University of Iowa liveWELL prepares for weight-management digital program geared toward faculty and staff

University of Iowa liveWELL recently began accepting applications for its new weight-management program for faculty and staff alongside a diabetes-prevention program that opened in January.

Senior+Director+of+UI+Wellness+Megan+Hammes+poses+for+a+portrait+in+her+office+on+Feb.+28%2C+2020.+The+upcoming+weight+management+program+is+designed+for+University+of+Iowa+faculty.+

Jeff Sigmund

Senior Director of UI Wellness Megan Hammes poses for a portrait in her office on Feb. 28, 2020. The upcoming weight management program is designed for University of Iowa faculty.

Riley Davis, News Reporter

Over a decade since pilot tests began for a weight-management program on campus, University of Iowa Wellness, within University Human Resources is preparing to launch a new liveWELL initiative with an app-based, 10-week weight-management program for faculty and staff.

The program aims to increase physical activity and self confidence, while making people feel in control of their overall weight and health. UI Wellness Senior Director Megan Hammes said the new liveWELL initiative includes health and wellness programs for UI employees and uses collected data to inform decisions for the types of programs that should be offered.

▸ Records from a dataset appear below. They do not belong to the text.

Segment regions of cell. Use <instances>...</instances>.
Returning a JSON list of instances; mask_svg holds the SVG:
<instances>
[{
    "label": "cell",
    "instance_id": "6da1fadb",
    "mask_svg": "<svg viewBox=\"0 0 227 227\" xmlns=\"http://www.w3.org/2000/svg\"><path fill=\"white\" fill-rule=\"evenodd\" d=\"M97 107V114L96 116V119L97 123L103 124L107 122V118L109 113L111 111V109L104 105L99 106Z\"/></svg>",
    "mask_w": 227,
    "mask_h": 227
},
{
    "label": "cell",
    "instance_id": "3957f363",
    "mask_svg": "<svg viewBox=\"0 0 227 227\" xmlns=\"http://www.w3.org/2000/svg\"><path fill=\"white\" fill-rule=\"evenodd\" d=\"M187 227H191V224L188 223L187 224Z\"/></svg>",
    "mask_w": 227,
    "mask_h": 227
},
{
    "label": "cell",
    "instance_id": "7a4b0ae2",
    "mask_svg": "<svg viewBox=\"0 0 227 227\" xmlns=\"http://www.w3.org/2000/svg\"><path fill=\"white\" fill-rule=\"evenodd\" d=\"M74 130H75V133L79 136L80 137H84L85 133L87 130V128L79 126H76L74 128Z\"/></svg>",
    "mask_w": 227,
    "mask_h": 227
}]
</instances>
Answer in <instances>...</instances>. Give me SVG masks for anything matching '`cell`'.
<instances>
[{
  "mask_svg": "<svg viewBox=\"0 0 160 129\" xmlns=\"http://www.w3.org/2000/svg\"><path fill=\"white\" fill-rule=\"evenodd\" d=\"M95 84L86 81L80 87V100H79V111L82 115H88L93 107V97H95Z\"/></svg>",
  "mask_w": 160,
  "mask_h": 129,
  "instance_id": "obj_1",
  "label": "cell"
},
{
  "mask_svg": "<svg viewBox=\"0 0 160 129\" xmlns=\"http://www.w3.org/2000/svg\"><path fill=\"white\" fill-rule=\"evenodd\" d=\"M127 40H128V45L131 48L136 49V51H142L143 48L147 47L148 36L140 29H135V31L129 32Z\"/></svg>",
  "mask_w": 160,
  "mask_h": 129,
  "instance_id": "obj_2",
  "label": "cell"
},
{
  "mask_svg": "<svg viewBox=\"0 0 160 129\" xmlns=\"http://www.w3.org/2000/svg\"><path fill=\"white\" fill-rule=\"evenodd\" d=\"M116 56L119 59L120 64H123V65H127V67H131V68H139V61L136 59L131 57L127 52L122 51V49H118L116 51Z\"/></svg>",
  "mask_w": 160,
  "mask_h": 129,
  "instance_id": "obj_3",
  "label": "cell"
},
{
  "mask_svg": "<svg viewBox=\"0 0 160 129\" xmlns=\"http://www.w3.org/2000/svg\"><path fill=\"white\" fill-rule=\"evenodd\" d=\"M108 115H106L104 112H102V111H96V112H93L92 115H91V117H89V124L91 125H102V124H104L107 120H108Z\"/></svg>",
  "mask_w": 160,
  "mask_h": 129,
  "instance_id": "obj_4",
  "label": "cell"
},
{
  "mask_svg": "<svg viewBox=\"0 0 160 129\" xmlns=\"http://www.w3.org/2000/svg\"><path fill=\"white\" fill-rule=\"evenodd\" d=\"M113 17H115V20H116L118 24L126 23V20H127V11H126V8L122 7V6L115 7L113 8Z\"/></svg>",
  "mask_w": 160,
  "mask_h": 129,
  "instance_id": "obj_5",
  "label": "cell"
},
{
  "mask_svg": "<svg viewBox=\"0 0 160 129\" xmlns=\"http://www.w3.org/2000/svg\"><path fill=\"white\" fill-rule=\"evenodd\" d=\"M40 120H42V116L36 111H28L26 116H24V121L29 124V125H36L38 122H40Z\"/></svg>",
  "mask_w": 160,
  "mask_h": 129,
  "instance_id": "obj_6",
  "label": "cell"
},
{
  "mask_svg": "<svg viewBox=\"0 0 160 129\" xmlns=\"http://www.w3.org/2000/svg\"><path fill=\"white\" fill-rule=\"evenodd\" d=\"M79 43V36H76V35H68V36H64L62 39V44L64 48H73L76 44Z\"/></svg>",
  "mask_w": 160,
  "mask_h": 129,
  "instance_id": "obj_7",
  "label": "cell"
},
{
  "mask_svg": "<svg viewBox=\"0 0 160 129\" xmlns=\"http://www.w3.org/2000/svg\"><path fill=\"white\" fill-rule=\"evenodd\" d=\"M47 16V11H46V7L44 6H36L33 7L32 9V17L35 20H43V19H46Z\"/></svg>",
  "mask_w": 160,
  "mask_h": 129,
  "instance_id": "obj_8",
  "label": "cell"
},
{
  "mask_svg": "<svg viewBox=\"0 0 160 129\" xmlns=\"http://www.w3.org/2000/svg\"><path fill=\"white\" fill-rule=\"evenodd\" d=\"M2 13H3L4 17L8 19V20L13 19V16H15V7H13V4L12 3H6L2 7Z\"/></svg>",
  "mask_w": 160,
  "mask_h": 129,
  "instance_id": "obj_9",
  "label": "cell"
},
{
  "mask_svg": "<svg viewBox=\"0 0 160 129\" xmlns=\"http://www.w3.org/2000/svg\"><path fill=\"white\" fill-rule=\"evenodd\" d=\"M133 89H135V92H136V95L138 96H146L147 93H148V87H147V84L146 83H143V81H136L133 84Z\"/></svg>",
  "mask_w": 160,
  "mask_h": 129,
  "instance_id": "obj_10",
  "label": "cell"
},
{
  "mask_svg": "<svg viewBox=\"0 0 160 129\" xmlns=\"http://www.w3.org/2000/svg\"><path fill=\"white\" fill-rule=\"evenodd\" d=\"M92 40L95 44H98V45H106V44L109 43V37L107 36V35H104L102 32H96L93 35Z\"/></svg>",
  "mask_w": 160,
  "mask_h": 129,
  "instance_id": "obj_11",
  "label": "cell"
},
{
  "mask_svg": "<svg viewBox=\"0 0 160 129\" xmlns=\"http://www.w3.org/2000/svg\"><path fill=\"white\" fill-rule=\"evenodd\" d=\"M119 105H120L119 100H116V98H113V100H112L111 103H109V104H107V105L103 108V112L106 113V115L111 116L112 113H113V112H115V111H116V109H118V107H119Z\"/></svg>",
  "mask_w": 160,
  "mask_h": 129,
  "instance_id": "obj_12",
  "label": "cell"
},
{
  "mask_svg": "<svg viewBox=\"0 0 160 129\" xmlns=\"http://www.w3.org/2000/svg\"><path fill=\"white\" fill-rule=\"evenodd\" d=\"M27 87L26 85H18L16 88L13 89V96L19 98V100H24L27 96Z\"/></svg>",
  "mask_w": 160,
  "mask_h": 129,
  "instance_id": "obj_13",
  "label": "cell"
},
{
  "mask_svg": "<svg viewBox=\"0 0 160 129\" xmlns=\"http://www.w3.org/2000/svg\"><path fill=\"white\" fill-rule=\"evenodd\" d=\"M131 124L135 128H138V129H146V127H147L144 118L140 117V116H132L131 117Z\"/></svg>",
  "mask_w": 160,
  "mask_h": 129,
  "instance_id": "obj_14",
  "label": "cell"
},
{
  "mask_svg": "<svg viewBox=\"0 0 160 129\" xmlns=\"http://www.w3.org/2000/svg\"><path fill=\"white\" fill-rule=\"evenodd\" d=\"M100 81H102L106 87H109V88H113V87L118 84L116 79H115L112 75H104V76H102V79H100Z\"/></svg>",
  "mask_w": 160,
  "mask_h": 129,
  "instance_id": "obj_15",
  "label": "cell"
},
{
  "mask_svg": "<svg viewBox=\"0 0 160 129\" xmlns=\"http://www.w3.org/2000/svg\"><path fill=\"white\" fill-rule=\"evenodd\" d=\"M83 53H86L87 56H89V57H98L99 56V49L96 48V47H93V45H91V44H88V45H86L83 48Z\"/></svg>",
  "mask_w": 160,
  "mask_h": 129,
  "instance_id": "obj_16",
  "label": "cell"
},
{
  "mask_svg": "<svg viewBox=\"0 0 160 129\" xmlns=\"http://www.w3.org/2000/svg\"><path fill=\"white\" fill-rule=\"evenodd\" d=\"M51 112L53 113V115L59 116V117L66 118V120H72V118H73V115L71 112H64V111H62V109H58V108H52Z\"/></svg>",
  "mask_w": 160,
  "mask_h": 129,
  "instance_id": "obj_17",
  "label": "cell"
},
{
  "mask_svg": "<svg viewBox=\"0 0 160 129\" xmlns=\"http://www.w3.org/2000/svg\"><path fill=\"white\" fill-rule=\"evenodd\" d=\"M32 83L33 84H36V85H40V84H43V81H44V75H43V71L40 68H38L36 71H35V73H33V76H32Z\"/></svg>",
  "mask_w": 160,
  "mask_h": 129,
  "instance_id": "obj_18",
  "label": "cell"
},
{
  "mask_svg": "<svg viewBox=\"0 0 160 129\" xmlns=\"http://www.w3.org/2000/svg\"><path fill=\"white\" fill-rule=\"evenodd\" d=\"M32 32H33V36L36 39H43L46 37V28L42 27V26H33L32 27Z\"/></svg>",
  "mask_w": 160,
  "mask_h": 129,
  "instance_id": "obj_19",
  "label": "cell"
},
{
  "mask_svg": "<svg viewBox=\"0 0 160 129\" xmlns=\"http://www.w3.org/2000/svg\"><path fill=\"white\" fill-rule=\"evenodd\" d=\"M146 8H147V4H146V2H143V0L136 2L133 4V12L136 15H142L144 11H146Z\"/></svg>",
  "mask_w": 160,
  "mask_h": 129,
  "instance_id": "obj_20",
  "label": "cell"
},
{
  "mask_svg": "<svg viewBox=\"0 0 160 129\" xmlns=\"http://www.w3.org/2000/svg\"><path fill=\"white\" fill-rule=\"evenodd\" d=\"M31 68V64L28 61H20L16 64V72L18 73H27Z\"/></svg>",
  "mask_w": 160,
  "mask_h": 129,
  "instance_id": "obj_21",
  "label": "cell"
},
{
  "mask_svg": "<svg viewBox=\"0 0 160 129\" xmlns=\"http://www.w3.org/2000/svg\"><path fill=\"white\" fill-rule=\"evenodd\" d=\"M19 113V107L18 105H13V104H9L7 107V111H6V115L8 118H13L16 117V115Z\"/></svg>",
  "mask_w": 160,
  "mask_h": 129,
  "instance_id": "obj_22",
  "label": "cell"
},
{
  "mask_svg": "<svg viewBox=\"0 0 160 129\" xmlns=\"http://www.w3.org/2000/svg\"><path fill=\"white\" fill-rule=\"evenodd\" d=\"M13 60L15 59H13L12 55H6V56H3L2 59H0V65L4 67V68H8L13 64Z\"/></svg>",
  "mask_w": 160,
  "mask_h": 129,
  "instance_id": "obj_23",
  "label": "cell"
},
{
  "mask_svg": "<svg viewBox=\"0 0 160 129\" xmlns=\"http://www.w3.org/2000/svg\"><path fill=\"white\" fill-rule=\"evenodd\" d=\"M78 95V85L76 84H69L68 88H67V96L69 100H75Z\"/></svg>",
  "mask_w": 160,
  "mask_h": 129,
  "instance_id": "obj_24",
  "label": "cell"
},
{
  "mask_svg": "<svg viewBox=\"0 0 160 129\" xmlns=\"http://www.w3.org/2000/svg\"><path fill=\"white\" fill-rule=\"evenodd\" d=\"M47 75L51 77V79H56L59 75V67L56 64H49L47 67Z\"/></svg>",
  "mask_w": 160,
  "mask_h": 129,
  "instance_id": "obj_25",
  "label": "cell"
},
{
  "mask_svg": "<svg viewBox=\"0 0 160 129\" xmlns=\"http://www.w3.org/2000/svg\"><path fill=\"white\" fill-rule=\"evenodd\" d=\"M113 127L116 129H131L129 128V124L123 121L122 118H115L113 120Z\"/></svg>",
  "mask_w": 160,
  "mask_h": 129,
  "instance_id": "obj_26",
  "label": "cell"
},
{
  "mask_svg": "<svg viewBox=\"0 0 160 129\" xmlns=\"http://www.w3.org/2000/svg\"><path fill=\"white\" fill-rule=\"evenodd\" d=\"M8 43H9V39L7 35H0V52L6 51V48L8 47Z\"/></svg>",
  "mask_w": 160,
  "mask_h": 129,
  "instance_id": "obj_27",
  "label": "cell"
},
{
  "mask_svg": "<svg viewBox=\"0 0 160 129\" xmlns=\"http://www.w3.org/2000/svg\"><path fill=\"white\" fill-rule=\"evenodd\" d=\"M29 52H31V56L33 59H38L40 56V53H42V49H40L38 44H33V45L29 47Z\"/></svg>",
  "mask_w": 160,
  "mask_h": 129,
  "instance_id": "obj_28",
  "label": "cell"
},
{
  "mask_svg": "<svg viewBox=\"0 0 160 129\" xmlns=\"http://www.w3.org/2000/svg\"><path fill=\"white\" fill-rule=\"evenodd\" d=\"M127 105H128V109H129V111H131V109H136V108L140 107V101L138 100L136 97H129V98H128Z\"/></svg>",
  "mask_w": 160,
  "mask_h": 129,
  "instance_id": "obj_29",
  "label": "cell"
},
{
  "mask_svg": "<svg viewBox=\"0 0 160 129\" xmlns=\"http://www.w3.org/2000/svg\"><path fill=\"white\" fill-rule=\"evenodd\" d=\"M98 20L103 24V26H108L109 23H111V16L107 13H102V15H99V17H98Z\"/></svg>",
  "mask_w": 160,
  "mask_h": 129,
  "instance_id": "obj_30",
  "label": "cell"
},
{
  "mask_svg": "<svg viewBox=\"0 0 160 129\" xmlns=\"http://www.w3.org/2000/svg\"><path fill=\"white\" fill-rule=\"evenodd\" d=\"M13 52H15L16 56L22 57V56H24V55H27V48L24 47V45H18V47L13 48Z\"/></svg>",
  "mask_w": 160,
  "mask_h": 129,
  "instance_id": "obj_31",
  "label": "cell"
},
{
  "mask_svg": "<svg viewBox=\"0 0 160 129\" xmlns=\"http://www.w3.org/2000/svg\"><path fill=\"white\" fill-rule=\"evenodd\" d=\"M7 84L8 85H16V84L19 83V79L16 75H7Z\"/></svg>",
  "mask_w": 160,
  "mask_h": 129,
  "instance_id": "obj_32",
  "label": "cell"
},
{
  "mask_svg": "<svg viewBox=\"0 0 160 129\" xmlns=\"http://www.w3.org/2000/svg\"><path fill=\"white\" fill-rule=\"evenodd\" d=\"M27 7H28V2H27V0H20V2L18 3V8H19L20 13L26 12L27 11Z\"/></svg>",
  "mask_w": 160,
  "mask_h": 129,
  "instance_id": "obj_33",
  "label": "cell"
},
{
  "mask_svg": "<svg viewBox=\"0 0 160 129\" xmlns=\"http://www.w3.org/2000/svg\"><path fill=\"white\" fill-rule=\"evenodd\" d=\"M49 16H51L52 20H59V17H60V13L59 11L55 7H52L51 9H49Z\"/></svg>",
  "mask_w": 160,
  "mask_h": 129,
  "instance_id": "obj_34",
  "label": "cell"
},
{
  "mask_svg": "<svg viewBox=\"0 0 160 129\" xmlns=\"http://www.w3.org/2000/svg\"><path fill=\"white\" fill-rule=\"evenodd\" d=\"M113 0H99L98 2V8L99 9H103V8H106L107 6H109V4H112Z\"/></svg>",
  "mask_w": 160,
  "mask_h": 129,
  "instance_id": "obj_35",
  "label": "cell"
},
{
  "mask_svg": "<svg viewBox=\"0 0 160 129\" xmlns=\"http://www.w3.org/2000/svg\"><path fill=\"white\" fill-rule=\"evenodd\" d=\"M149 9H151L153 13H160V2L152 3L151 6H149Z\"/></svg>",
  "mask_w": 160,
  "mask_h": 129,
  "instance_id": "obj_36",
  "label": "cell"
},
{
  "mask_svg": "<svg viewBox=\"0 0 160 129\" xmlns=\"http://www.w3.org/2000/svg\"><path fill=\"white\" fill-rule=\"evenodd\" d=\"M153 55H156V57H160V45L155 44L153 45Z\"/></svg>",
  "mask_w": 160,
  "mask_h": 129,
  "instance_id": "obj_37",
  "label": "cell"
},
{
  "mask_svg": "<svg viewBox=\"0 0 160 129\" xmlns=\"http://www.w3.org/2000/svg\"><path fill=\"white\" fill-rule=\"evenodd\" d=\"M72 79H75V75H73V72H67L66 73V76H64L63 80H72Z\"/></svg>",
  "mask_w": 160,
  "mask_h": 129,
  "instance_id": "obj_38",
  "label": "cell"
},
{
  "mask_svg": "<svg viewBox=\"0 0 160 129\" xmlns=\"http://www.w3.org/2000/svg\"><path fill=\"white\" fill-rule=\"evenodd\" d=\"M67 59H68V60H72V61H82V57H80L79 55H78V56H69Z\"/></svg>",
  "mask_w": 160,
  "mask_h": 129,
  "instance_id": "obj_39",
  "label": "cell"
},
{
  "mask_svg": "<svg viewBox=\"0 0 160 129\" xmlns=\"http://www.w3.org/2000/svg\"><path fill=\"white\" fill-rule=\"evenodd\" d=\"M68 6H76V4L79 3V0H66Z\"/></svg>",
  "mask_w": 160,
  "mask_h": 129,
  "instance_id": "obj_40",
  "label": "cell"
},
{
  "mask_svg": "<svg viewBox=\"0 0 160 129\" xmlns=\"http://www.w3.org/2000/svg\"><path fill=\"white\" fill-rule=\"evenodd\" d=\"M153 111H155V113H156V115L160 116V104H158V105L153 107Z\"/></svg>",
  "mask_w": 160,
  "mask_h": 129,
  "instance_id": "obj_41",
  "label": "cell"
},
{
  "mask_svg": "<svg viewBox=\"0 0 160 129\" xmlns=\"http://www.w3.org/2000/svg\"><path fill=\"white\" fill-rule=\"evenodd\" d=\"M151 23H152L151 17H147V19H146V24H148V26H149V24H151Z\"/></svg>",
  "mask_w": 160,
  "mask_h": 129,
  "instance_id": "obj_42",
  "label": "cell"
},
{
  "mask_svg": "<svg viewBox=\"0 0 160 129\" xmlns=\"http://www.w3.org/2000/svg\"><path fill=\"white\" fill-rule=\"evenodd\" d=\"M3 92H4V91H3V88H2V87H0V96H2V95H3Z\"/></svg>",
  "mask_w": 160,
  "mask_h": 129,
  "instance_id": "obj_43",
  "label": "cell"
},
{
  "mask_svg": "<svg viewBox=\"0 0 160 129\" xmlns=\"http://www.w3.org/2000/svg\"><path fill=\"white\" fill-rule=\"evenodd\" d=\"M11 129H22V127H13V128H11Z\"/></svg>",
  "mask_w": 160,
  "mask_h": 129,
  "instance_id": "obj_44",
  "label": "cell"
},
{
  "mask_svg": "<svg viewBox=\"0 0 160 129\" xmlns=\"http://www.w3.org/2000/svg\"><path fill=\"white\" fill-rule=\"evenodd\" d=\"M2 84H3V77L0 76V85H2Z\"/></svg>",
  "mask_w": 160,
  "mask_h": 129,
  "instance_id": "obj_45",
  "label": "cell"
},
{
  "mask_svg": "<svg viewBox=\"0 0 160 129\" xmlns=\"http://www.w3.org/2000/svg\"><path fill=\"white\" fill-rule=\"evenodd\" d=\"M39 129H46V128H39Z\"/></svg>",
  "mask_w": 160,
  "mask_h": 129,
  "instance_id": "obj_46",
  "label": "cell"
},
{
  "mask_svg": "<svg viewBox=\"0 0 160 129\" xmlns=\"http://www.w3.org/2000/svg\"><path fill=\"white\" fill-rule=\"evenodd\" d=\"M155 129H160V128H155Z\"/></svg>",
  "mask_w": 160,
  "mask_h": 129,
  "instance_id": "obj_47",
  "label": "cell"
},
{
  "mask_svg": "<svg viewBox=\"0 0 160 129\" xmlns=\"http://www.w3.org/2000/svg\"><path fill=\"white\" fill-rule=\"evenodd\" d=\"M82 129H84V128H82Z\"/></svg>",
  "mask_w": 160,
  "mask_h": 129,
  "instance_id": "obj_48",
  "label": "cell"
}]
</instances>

The data are gathered from personal health-assessment surveys that liveWELL has encouraged faculty and staff to complete since its start in 2006.

Related: Fit in Four program promotes healthy living at the UI

Feedback from the three pilot programs, Hammes said, showed the content was easy to understand without being overwhelming, and worked conveniently with participants’ schedules. The platform’s high privacy and confidentiality also received positive feedback, as participants said they would not have felt comfortable in a group setting.

“[Participants said] ‘this is what I was waiting for; I was waiting for something I could do on my own by myself,’” Hammes said. “That was something we hadn’t spent a lot of time considering, it was more to offer it for people who are tech savvy, who appreciate something digital, or maybe somebody that works a night shift  — but we hadn’t really considered the [individual and private] aspect that people would enjoy.”

The program began accepting applications in late February and outreach efforts are ongoing to connect with faculty and staff interested in applying before the March 6 deadline.

In an email to The Daily Iowan, UI Department of Health Management and Policy Research Associate Kimberly Merchant said she volunteered as a wellness ambassador for liveWELL in 2012 and communicates information from the program to the College of Public Health’s faculty and staff by customizing her messages with current events, research, and national month themes.

“LiveWELL has done a wonderful job of expanding the meaning of wellness beyond exercise and eating good-for-you food … Now, wellness includes mental health, stress awareness and how to get help, family care, [and] financial health. All of these values are important to the ongoing health and well-being of our faculty and staff who are key to our success as a college,” Merchant said. “We — liveWELL, human resources, and me in my small way — are here to care about the people who are doing all that work and moving public health ahead for the region, state, and world.”

Jeff Sigmund
UI Wellness Well-Being Specialist Melanie Cuchna poses for a portrait in the CRWC on Feb. 28, 2020. The upcoming weight management program is designed for University of Iowa faculty.

UI Wellness Well-Being Specialist Melanie Cuchna is working on another program for diabetes prevention developed by the Centers for Disease Control and Prevention, which began at the UI alongside the weight-management program in January.

Cuchna said the prevention program works with individuals who don’t currently have Type 2 Diabetes but display risk factors for its development and wish to prevent or delay its onset in a group environment.

“One thing that is also great about this [program] is the content itself is not very magical. It’s very basic, just general healthy eating and physical activity recommendations, but the reason why I think this program is so successful is the group support,” Cuchna said. “[The program’s] online option is great for people who feel more comfortable doing it by themselves … But this [program] is really for people who may struggle with accountability and [are] really looking for another group of people to encourage them, to support them, and share ideas back and forth.”